Landfill operators in the CWD affected area only accept deer for the disposal that is confirmed not detected for CWD. Because testing may take more than two weeks, it is often not possible to know the CWD status prior to disposal. If a landfill is not readily available, meat processors, taxidermists, and hunters need a place to responsibly dispose of the parts of deer that are not eaten or otherwise used. To help these stakeholders and ensure the best management of CWD, TWRA is providing a place where deer may be buried in consultation with the Tennessee Department of Environment and Conservation (TDEC), Tennessee Department of Agriculture (TDA), and the University of Tennessee Extension.
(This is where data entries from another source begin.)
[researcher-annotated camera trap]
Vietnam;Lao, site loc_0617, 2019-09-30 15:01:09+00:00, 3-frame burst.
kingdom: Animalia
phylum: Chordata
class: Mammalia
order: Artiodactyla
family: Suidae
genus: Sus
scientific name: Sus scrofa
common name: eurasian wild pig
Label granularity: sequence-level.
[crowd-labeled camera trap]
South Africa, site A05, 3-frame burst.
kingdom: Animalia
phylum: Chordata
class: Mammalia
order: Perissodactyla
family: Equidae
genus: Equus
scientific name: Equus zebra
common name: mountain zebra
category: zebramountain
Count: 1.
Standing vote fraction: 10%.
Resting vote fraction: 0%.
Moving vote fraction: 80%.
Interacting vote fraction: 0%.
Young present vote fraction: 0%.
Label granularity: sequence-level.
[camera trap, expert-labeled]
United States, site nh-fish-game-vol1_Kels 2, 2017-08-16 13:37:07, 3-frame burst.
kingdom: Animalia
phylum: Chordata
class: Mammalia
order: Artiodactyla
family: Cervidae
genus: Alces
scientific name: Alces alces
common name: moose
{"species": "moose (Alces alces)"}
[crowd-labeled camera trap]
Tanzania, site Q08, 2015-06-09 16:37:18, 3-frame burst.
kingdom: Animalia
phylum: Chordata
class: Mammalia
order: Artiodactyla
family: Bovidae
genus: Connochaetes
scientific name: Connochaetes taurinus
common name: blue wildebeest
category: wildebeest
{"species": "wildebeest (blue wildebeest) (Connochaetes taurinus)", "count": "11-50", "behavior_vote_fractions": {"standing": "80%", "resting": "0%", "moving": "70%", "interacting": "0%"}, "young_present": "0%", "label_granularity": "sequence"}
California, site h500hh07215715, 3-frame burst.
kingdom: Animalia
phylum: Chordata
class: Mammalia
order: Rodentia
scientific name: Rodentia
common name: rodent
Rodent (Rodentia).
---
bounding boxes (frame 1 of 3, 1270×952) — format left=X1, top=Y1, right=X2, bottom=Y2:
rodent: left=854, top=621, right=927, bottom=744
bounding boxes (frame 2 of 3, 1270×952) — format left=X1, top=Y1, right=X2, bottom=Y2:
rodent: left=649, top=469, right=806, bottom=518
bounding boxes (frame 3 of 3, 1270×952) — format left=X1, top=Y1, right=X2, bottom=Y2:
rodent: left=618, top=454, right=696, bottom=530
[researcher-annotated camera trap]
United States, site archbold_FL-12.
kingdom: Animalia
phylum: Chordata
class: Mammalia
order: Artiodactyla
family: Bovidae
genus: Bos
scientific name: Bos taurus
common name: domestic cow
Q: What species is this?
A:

TWRA is working with the recommendations of these partners and current best management practices for appropriate carcass disposal. Clay soils have been shown to bind CWD prions (the infectious agent) and reduce their availability in the environment to other animals. For this reason, the burial of deer carcasses in clay soils prevents the movement of prions within the environment and manages them according to the best available science.

Chickasaw WMA has been selected as a carcass management site for the 2020-2021 hunting season because:

• The native soil composition includes clay

• It is a state-owned property

• It is in an already CWD-positive county

• It is a remote location with less potential for public impact

TWRA is also adding more clay to the native soil to enhance the effectiveness of the site, constructing a fence around the area, and covering deer carcasses immediately to ensure odors and scavengers are not a problem.

Directions and Hours:

The site is open on Mondays and Thursdays from 10 am – 2 pm.

Via Hwy 18: Turn East onto Big Springs Rd, travel 2.8 miles, the site is on the left

Via Hwy 100: Turn North onto Firetower Rd, travel 1.4 miles.  Turn Left onto Big Springs Rd, travel 1mile, the site is on the right.